▶ Assigned task:
The full set of entries needs to be reproduced exactly.

▶ Data for the task:
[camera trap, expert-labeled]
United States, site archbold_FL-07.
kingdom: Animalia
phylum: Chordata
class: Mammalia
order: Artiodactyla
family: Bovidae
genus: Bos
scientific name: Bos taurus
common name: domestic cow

▶ Response for this exercise:
[camera trap, expert-labeled]
United States, site archbold_FL-07.
kingdom: Animalia
phylum: Chordata
class: Mammalia
order: Artiodactyla
family: Bovidae
genus: Bos
scientific name: Bos taurus
common name: domestic cow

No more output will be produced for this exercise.